§ MATERIAL PROVIDED
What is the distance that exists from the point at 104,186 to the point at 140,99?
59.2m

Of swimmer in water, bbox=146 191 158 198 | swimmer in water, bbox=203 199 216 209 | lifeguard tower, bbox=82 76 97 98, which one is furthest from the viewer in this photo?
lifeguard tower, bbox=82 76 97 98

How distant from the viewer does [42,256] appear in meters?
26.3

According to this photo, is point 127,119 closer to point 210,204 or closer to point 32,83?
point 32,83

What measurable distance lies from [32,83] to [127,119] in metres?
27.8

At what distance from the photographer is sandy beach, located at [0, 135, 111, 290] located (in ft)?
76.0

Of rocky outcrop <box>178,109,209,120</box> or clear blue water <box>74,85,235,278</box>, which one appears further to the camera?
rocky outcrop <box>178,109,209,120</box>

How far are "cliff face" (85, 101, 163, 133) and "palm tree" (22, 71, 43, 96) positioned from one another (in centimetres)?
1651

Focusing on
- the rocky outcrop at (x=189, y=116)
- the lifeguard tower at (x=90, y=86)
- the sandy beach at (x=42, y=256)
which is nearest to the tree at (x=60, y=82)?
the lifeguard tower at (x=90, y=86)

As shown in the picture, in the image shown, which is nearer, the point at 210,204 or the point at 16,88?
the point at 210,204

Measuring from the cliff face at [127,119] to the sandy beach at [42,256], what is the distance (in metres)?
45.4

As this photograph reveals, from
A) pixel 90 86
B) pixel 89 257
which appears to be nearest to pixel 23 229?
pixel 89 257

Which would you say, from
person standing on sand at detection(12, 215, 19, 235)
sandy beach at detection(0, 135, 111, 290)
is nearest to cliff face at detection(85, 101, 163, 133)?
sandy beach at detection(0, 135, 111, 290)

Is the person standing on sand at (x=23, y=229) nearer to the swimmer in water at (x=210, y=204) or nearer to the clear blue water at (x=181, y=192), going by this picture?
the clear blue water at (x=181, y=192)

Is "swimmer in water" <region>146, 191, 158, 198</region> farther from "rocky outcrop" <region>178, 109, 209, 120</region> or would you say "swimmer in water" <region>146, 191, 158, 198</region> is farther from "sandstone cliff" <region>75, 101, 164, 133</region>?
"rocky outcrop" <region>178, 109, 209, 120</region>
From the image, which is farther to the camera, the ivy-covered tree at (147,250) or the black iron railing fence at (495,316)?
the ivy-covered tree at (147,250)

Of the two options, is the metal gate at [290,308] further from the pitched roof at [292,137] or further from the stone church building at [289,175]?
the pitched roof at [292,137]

§ EXERCISE AIM
Quote exactly what appears from the line containing "As shown in" through the final line of the listing above, including both of those lines.

§ ANSWER FOR THE TASK
As shown in the picture, in the image shown, which is nearer, the point at 210,204 or the point at 16,88?
the point at 210,204

Measuring from the cliff face at [127,119] to the sandy beach at [42,256], what is the distance (in metres)?
45.4

As this photograph reveals, from
A) pixel 90 86
B) pixel 89 257
which appears to be nearest to pixel 23 229?
pixel 89 257

Which would you say, from
person standing on sand at detection(12, 215, 19, 235)
sandy beach at detection(0, 135, 111, 290)
is nearest to cliff face at detection(85, 101, 163, 133)?
sandy beach at detection(0, 135, 111, 290)

Is the person standing on sand at (x=23, y=229) nearer to the swimmer in water at (x=210, y=204) or nearer to the clear blue water at (x=181, y=192), going by this picture?
the clear blue water at (x=181, y=192)

Is "swimmer in water" <region>146, 191, 158, 198</region> farther from "rocky outcrop" <region>178, 109, 209, 120</region> or would you say "swimmer in water" <region>146, 191, 158, 198</region> is farther from "sandstone cliff" <region>75, 101, 164, 133</region>?
"rocky outcrop" <region>178, 109, 209, 120</region>
From the image, which is farther to the camera, the ivy-covered tree at (147,250) or the black iron railing fence at (495,316)?
the ivy-covered tree at (147,250)

Of the two options, is the metal gate at [290,308] further from the pitched roof at [292,137] or further from the stone church building at [289,175]?
the pitched roof at [292,137]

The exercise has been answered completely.